I've never actually thought Jason Statham was a rotten actor, I suspected he might actually be not bad at it, but we've never really seen him have to do it, because he's never really had the kind of roles where it is necessary in order to get his movies in the can, until Hummingbird that is.
Of course if movies were filmed in sequence from beginning to end, that would have given Jason Statham the gift of being able to evolve his craft as his character in the movie evolves, but since they are not, what we see is Statham demonstrating what I had suspected, that he can actually pull out a pretty convincing, measured, emotional performance, and there is more than one such moment when he is required to do so in Hummingbird. It's not one which will have the Academy and the BAFTAS lauding all over him, but in fairness to Statham, I've seen far worse films and performances get such plaudits regularly.
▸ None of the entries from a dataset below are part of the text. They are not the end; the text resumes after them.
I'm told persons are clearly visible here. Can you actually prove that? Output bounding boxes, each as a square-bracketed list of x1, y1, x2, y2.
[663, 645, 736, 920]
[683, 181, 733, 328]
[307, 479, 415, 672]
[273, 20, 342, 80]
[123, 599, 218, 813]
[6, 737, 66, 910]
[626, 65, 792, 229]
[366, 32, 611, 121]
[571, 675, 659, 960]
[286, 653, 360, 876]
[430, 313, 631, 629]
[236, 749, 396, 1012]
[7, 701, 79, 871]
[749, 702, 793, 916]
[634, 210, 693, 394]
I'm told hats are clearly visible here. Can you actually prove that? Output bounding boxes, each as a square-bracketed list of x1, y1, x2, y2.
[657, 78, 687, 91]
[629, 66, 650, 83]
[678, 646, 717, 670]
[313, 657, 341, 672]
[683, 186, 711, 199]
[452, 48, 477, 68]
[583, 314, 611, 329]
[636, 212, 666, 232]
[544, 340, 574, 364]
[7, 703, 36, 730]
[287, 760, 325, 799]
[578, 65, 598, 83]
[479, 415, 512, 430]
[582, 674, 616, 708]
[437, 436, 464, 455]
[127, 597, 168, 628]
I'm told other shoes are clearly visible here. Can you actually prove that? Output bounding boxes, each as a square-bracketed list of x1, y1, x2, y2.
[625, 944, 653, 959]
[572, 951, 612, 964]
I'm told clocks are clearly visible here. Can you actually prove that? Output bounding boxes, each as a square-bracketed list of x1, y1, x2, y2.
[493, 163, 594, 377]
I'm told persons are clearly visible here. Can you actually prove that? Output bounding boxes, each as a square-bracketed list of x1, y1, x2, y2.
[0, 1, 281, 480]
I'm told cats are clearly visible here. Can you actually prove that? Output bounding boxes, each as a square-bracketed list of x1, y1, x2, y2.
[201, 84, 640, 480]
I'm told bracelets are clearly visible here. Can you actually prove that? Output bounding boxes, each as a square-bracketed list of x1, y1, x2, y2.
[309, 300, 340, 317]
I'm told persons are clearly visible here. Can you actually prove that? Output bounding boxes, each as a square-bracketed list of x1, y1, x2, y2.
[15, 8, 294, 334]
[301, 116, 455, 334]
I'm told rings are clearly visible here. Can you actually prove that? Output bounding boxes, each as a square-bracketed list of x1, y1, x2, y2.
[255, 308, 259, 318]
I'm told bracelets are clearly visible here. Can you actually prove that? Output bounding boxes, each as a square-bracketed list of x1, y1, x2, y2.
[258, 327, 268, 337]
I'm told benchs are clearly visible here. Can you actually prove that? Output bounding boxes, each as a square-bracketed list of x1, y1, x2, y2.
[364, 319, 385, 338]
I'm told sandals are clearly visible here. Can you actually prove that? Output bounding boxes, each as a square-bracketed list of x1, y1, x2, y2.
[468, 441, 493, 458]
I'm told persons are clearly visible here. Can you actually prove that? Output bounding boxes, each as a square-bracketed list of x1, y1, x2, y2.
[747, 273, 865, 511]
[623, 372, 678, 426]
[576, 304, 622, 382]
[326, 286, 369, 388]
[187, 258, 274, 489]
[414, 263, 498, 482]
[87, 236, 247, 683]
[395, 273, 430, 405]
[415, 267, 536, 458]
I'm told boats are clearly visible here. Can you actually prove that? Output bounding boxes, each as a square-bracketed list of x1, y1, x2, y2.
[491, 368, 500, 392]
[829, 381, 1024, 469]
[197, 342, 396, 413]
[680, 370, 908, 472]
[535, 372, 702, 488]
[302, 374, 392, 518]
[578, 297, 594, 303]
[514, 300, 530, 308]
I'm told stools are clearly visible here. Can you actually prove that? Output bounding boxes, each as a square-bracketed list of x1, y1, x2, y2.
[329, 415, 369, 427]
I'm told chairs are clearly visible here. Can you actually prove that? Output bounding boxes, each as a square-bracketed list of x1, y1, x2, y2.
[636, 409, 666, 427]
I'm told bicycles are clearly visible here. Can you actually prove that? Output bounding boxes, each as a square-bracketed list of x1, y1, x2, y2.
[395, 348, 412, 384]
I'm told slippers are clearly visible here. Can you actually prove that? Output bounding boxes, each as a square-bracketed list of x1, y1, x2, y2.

Unlike a lot of Statham movies, this is not a one man show, with Agata Buzek providing more than the one dimensional love interest we'd typically see in a Statham movie, and in fact being as much a part of the tale as he is. Casting Buzek in the role was an inspired choice. Little known outside her native Poland, and in Germany where she has often worked, she is one of the well-liked and well known stars of European cinema. So we get someone with serious acting chops sharing screen time with Statham, and credit where it is due, he is not outshone by her acting abilities at all. Moreover, unlike most of his movies, where you'd get some carbon copy bimbo as the love interest, instead we have Buzek's frail and unconventional beauty, which suits the role of a slightly awkward young nun who has her own tragedy to deal with alongside that of Statham's character.
This is where the storyline has a good deal of merit, in that the redemption which became the US release's somewhat telegraphed title, we learn, is not only that of Statham's hard man and his guilt over a wartime atrocity, but also that of Buzek's nun, although I won't spoil things by saying exactly what her trauma is.
What emerges, is a gentle and convincing love story, but not a convenient one, nor exactly a conventional one either. This juxtaposes beautifully against the more familiar violent aspects which come as little surprise when we know the typical kind of film Statham makes. It's almost a new genre, an intelligent, emotional action movie.
When we take into account other stylistic touches in the mix, such as contrasting the modern day surveillance in London with the flashbacks of surveillance from Statham's character's wartime experiences, and a colour palette which is often as dark as the two main character's problems, it's apparent that this is a movie which offers a lot more depth and storyline than we are used to seeing in your average Statham flick.
That is not to say the movie is perfect, there are some contrivances and tropes which are occasionally a bit too convenient to make things truly convincing, but having said that, one can forgive these for the purposes of making the unfolding storyline hang together to create a watchable film. It also risks falling between two stools in being perhaps too violent for a girlfriend to cuddle up and watch it with her bloke, but possibly too emotive for many pure action genre fans. But if you like seeing a mental sweat unfold on screen as much as you like seeing a physical one, then it ticks both those boxes to be not only watchable, but one of only a few which does a lot more with the action genre than we are used to seeing, in providing a thoughtful reason for the violence, that thoughtfulness being far more than the typical brief nod it receives in most actioners.
If you can find it on DVD for a fiver, then it will be a fiver well spent, because you will certainly watch it more than once.